本発明の一実施の形態に係るスクータ型自動2輪車の全体側面図である。 該スクータ型自動二輪車の内燃機関の図1におけるII−II線に沿って截断した断面図である。 図2におけるIII −III 線に沿って截断した断面図である。 図3におけるIV−IV線に沿って截断した断面図である。 デコンプ装置が組み込まれた動弁機構を示す断面図である。 デコンプ作動状態の一部省略したデコンプ装置の側面図である。 デコンプの解除または作動する途中の状態の一部省略したデコンプ装置の側面図である。 デコンプ解除状態の一部省略したデコンプ装置の側面図である。 別のデコンプ装置が組み込まれた動弁機構を示す断面図である。 同デコンプ装置の一部省略した側面図である。 図9におけるXI−XI線に沿って截断したデコンプ作動状態と解除状態の断面図である。 また、別のデコンプ装置が組み込まれた動弁機構を示す断面図である。 図12におけるXIII−XIII線に沿って截断したデコンプ作動状態と解除状態の断面図である。 またさらに、別のデコンプ装置が組み込まれた動弁機構を示す断面図である。 スライドシャフト,デコンプピンおよびC字状ばねの分解斜視図である。 デコンプ作動状態のカムシャフトの要部縦断面図である。 図16におけるXVII−XVII線に沿って截断した断面図である。 デコンプ解除状態のカムシャフトの要部縦断面図である。 図17におけるXVII−XVII線に沿って截断した断面図である。
符号の説明
1…スクータ型自動二輪車、27…キック軸、28…キックアーム、29…キックペダル、
30…内燃機関、31…ユニットスイングケース、33…シリンダヘッド、34…シリンダヘッドカバー、35…ベルト式無段変速機、40…クランクシャフト、
50…動弁機構、51…カムチェーン、53…カムシャフト、54…被動スプロケット、55…駆動スプロケット、56…吸気バルブ、57…排気バルブ、58i,58e…ロッカシャフト、59i,59e…ロッカアーム、110…スタータモータ、
130…デコンプ装置、133…デコンプシャフト、134…メインウエイト、135…サブシャフト、136…サブウエイト、137…連結棒、138…トーションスプリング、
150…デコンプ装置、151…デコンプシャフト、153…円弧孔、154…長孔、155…デコンプピン、160…カムシャフト、161…被動スプロケット、162…支軸、163…ストッパピン、164…トーションスプリング、
180…デコンプ装置、181…デコンプシャフト、185…デコンプピン、186…コイルスプリング、190…カムシャフト、
200…デコンプ装置、201…スライドシャフト、202…デコンプピン、203…C字状ばね、205…電磁ソレノイド、210…カムシャフト。

Claims (4)

  1. 排気バルブを作動するデコンプシャフトが動弁用のカムシャフトに対して軸心を平行にして相対回動自在に嵌挿され、
    前記デコンプシャフトにメインウエイトが基端を固着されて揺動自在に設けられ、
    前記カムシャフトにサブウエイトが揺動自在に軸支され、
    前記メインウエイトと前記サブウエイトがリンク部材を介して連結され
    前記リンク部材は、棒状をなし、カムシャフトの停止時に前記デコンプシャフトの軸心に配置されないで、両端が前記メインウエイトと前記サブウエイトにそれぞれ軸支され、
    軸方向視で前記デコンプシャフトの軸心からリンク部材までの距離は、カムシャフトの停止時および極低回転時に小さく、カムシャフトの回転が増すと前記メインウエイトと前記サブウエイトの揺動により大きくなることを特徴とする内燃機関のデコンプ装置。

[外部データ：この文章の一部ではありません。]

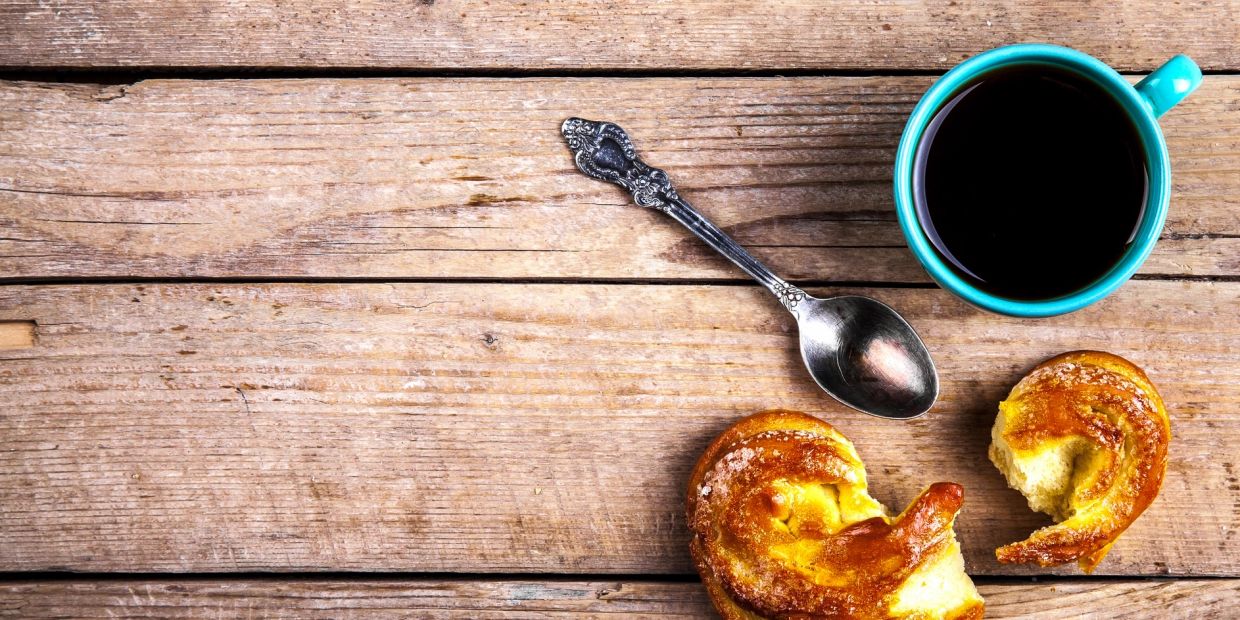 Coffee cup with a spoon and a bitten pastry on a wooden table.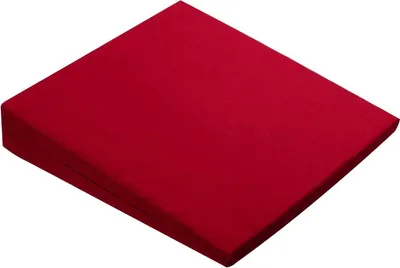 A red wedge pillow is shown from a diagonal angle against a white background.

  2. 前記デコンプシャフトが、前記カムシャフトに対して軸心を偏心させていることを特徴とする請求項1記載の内燃機関のデコンプ装置。
  3. 前記カムシャフトに対して軸心を平行かつ偏心して相対回動自在に嵌挿されたサブシャフトに、前記サブウエイトが基端を固着されて揺動自在に設けられたことを特徴とする請求項1または請求項2記載の内燃機関のデコンプ装置。
  4. 前記デコンプシャフトの軸心と前記サブシャフトの軸心は、前記カムシャフトの軸心を中心に約90度角位相がずれた位置にあることを特徴とする請求項3記載の内燃機関のデコンプ装置。